Jeffrey Shanks is an archaeologist and cultural historian specializing in early 20th-century popular culture and speculative fiction. He is the co-editor of The Unique Legacy of Weird Tales, which was nominated for a 2016 Bram Stoker Award. He is also a managing editor of Skelos: The Journal of Weird Fiction and Dark Fantasy, currently on hiatus. Jeff served as co-chair of Pulp Studies for the Popular Culture Association. He has also published several popular and academic articles on comics history and on pulp writers such as H.P. Lovecraft, Edgar Rice Burroughs, and Robert E. Howard. He has received numerous Robert E. Howard Foundation Awards for his scholarship on the celebrated writer.
PulpFest 2026 begins on July 30 and runs through August 2 at the DoubleTree by Hilton Hotel Pittsburgh – Cranberry in Mars, Pennsylvania. In addition to honoring the centennials of Amazing Stories and Ghost Stories, we’ll also be celebrating the sesquicentennial of writer Jack London’s birth, the centennial of the birth of artist Robert Kennedy Abbett, and more at this year’s convention.
The general public is welcome to attend our programming free of charge. To learn more about our presentations, please click the 2026 Schedule link found on our website.
For those who also want to enjoy our dealers’ room, you can join PulpFest by clicking the register link found on our website. And don’t forget to book a room at the DoubleTree. They’re going fast!
Remember, in addition to your membership in PulpFest 2026, you’ll also be a member of Doc Con 2026, FarmerCon XXI, and The Shadow Con 2026. That’s four conventions for one price! You can’t beat that deal.
If you’re interested in selling at PulpFest, all of our wall and foyer tables have been reserved. A few island tables are remaining for $110 per table. Please click the “register” link on our website to learn how to join the convention as a dealer.
Our featured image was excerpted from Robert Gibson Jones‘ original cover art for the June 1947 issue of Amazing Stories, a special “Shaver Mystery” issue of the magazine. Jones’ work also serves as our lead image, adapted by William Lampkin from the cover art for the March 1945 issue of Amazing Stories, the issue where “I Remember Lemuria” appeared.

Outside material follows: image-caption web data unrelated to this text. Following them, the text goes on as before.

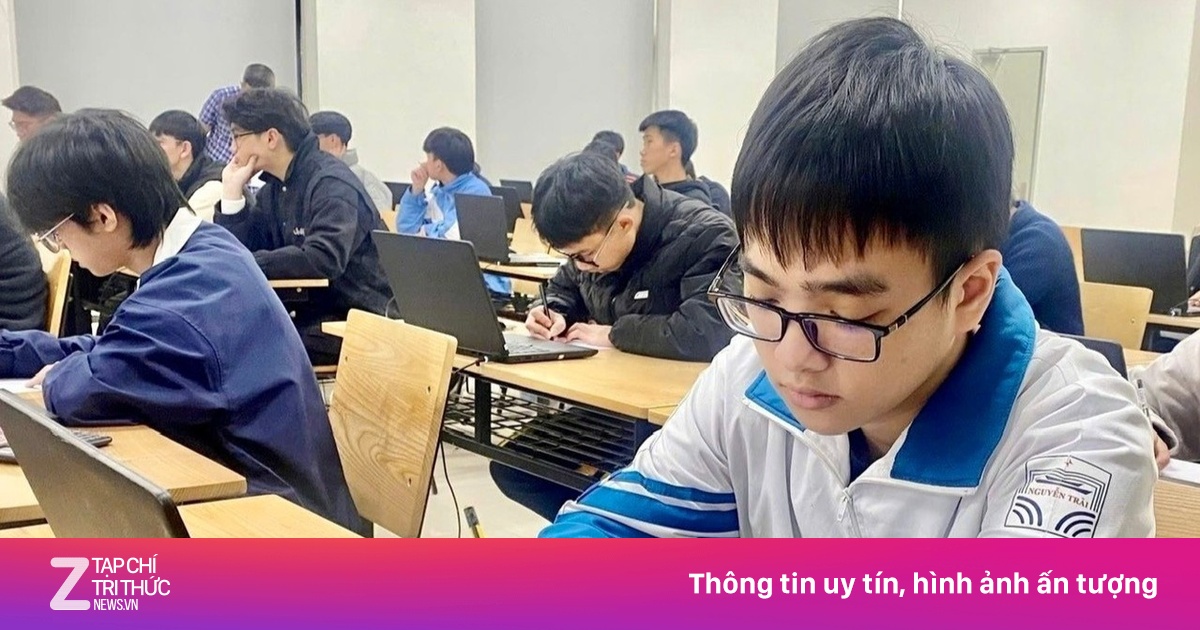 Bộ GD&ĐT bỏ cấp bằng tốt nghiệp THCS, giao hiệu trưởng cấp bằng THPT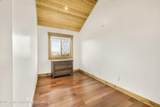 9075 Nesting Eagles Loop - Photo 40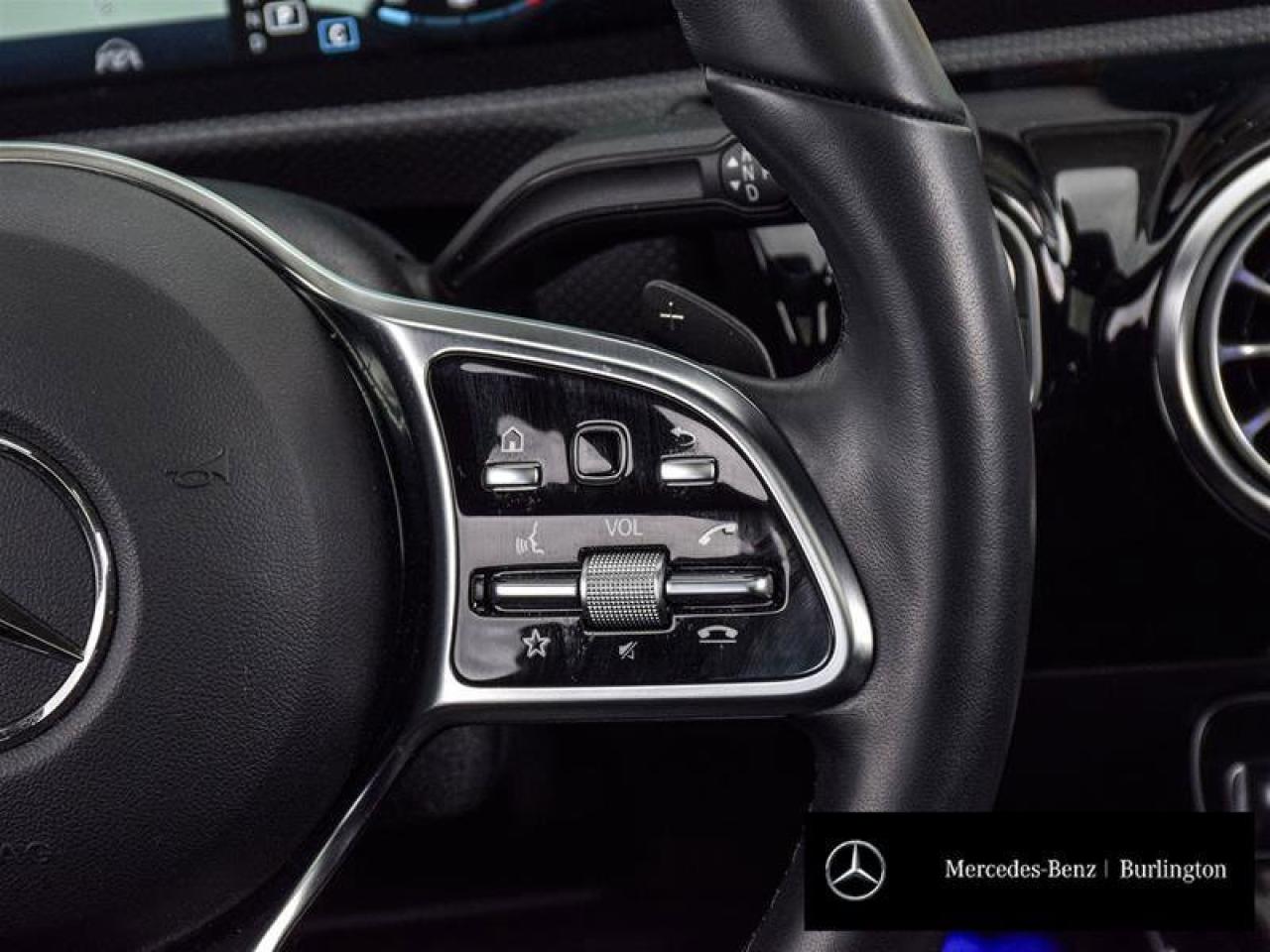 2023 Mercedes-Benz CLA CLA 250 Photo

In 1948, Ziff-Davis stopped publication of Shaver’s stories, most likely due to decreasing sales. Ray Palmer claimed it resulted from “sinister outside forces.” After Palmer left the company at the end of 1949, he resumed publishing the stories of Richard Shaver. The author’s “The Fall of Lemuria,” was featured in the first issue of Other Worlds Science Stories. It was dated November 1949 and featured a front cover by Malcolm H. Smith, illustrating Shaver’s story.
Ziff-Davis editor Paul W. Fairman followed in the footsteps of Ray Palmer in the pages of Fantastic for July 1958. Featuring front cover art by Leo R. Summers, the issue was yet another special “Shaver Mystery” number.